Three innovative flood defenses for cities
People and cities can’t survive without water. Too much water, though, can also be devastating, as communities from Atlantic City — slammed last fall by Hurricane Sandy — to China’s Kunming have been reminded recently.
With sea levels already rising and at least another four feet of increase “locked in,” according to new research, cities along coastlines and in low-lying areas are likely to be ever-more vulnerable to flooding.
So what’s an urban planner to do? Around the globe, researchers and officials are exploring a variety of options, including:
1. Make sidewalks, roads and pavements more porous.
For parts of the world, a changing climate means a greater and more frequent chance of extreme rainfall … and that means an increased potential for urban flooding.
One possible solution — being explored by the CLASS (for “Climate Adaptive Surfaces”) project at the VTT Technical Research Center of Finland — is better, more water-permeable surfacing materials. Among the Finnish cities participating in the project are Espoo, Helsinki, Oulu and Vantaa.
“These new materials can replace traditional dense asphalt, concrete and stone surfaces and reduce the accumulation of rainwater in areas such as streets and plazas,” according to the VTT.”Flooding can also be prevented by developing sub-base structures, such as aggregate, pipes, geotextiles and water storage tanks.”
2. Build “amphibious” housing.
From Peru to the Netherlands, Hong Kong to Louisiana, houseboats and living on the water have long been a way of life for some. But advances in engineering and construction could make floating lifestyles both safer and more comfortable for many more.
Louisiana’s Resiliency Assistance Program, for example, is looking to examples like the Dutch village of Maasbommel, where a small development of floating houses was completed by the construction firm Dura Vermeer in 2008. Using “adaptive building techniques,” the company designed houses that can not only float, but are protected from storms and whipped-up elements with the aid of permanent, ground-based mooring posts.
Depending on water levels, these houses can rise and fall safely — secured by the mooring posts — without being tossed about in the waves. Even the utility connections for water, sewer and electricity are flexible, ensuring each home stays linked to essential services no matter what.
3. Get better data.
Satellite imagery has revolutionized weather forecasting … yet until recently the concept hasn’t been globally applied to flood observation and alerting systems.
A mostly Dutch flood management effort, Flood Control 2015 (soon to be relaunched as “Flood Control 2100”), seeks to change that through the Global Flood Observatory (GFO), developed in cooperation with the Dartmouth Flood Observatory. Using freely available satellite data from NASA and the European Space Agency (ESA), GFO “produces (almost) real-time images of floods all over the world in a systematic and automated manner.”
Algorithms applied to satellite data make it possible to get a better-than-ever gauge of global flood risks — down to probable local water levels in any particular area — enabling officials to use the GFO interface “for daily or even more frequent flooding alarms.”

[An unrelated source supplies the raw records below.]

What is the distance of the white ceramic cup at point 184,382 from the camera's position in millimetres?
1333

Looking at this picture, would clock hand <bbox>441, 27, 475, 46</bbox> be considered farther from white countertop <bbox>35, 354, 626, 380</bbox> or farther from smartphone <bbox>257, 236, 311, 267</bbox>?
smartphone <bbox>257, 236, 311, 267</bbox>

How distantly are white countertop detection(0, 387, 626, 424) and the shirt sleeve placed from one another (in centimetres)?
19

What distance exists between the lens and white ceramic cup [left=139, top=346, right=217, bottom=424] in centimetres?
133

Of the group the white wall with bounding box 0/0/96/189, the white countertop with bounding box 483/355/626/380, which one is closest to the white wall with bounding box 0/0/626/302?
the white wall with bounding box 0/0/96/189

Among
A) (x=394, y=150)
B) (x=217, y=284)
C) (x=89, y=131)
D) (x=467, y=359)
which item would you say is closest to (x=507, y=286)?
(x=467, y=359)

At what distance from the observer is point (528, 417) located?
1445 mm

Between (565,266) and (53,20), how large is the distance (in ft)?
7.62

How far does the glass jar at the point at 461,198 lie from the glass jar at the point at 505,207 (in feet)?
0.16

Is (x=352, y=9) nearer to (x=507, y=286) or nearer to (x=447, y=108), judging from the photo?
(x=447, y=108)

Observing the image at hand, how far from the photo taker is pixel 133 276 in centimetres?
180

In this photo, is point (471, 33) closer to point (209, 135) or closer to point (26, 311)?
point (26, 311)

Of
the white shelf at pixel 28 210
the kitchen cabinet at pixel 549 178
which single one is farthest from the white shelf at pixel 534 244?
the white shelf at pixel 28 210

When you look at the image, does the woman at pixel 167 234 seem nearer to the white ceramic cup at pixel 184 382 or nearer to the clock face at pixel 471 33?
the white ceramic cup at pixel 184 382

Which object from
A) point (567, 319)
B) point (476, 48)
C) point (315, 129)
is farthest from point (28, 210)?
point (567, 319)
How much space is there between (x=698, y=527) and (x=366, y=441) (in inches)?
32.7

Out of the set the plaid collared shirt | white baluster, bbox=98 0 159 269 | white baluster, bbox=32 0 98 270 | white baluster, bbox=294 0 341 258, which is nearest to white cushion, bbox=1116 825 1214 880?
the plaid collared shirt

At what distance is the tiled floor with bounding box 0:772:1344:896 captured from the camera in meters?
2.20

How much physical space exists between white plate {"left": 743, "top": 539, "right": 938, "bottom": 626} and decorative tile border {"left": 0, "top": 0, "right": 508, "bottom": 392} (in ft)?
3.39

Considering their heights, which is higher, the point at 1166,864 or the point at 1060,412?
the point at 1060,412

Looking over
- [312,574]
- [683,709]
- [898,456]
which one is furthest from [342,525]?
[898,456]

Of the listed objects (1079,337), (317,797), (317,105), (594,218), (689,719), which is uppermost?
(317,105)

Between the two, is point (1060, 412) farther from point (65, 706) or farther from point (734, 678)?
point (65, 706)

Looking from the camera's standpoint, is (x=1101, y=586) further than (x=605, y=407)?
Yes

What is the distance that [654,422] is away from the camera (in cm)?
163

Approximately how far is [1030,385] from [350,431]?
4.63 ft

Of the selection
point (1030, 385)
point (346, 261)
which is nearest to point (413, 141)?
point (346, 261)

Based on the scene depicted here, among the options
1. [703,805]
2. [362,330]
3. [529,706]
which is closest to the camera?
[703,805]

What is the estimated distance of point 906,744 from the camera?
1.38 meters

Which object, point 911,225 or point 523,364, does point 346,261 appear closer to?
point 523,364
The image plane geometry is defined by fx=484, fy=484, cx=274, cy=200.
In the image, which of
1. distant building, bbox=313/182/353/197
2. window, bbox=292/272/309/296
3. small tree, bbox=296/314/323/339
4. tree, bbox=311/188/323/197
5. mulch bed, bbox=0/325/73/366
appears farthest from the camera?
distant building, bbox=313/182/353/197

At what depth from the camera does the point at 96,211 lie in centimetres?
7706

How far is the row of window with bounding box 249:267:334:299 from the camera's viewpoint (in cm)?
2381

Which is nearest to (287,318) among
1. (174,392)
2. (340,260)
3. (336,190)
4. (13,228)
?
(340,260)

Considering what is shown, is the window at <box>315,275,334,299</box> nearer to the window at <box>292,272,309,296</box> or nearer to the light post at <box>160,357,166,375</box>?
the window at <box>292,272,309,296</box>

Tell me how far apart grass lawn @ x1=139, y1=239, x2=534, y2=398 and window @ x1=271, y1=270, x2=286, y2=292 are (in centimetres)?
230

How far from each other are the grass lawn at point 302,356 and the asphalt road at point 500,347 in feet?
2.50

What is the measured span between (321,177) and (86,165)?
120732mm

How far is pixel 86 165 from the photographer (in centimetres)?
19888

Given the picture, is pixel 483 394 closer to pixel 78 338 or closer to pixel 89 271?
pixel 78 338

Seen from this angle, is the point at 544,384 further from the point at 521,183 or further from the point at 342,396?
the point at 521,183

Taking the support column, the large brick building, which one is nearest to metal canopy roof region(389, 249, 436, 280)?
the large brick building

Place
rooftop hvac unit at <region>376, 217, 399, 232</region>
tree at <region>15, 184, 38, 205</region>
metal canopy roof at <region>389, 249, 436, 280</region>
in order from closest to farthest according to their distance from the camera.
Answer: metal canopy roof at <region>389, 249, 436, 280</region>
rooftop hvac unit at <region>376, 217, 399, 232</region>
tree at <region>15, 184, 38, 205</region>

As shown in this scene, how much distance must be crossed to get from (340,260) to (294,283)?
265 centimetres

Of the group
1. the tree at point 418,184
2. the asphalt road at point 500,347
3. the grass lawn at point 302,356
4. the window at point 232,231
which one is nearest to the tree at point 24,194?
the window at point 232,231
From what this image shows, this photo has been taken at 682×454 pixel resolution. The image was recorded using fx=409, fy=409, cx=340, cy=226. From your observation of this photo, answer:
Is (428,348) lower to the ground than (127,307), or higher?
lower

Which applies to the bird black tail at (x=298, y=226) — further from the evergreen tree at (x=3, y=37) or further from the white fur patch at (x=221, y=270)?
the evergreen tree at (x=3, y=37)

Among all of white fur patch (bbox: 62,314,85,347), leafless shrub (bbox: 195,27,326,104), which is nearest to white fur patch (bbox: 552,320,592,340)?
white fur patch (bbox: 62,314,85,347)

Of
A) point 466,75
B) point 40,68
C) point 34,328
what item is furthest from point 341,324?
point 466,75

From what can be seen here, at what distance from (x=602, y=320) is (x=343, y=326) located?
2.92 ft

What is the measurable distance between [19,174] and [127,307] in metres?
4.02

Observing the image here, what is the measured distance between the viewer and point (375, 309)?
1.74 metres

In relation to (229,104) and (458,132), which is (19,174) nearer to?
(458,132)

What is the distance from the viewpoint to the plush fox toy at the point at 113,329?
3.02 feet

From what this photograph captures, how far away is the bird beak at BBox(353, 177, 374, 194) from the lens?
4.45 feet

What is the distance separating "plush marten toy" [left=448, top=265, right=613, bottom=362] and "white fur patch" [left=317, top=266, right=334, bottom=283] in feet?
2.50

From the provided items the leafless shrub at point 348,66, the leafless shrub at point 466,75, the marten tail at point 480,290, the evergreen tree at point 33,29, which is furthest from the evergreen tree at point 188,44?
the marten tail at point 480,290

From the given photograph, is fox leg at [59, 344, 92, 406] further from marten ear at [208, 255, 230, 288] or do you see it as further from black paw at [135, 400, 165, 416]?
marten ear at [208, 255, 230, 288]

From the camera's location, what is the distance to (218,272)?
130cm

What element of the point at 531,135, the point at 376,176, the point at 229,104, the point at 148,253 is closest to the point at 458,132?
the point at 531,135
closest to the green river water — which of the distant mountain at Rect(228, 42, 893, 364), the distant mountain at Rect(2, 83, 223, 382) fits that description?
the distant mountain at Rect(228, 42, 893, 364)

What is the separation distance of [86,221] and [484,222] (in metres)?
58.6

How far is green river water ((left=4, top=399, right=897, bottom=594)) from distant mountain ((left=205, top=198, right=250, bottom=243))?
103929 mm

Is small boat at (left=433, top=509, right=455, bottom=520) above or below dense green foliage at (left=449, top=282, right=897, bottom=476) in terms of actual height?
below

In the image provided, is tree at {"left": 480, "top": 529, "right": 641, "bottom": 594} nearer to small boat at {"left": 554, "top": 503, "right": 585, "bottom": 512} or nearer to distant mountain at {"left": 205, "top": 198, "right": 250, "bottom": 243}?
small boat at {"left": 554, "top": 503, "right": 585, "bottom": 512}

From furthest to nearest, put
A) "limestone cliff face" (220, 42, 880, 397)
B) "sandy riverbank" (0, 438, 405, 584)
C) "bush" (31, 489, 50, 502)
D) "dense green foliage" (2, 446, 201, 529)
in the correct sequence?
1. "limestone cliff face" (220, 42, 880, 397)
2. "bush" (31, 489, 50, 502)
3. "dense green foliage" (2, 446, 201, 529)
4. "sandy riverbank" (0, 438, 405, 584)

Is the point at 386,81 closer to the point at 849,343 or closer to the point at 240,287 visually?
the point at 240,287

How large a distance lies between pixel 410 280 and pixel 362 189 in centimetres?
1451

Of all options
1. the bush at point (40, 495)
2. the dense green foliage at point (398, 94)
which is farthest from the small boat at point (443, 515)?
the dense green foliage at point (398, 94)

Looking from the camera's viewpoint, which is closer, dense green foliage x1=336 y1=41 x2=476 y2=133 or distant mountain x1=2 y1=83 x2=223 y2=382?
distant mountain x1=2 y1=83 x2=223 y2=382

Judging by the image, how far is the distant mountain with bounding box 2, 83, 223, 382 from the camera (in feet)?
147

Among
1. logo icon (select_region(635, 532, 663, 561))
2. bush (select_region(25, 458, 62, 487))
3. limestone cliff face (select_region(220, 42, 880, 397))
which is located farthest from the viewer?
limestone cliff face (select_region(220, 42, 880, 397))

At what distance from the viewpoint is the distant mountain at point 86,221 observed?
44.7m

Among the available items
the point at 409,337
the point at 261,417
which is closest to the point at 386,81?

“By presenting satellite images via an interface, everybody with an internet connection can keep close track of flood events all over the world,” states the Flood Control 2015 book, “Five Years of Innovation in Flood Risk.”
When the ESA’s Sentinel-1A satellite is launched (scheduled for October 2013), the Global Flood Observatory will gain access to even better, more high-resolution data about conditions across the planet.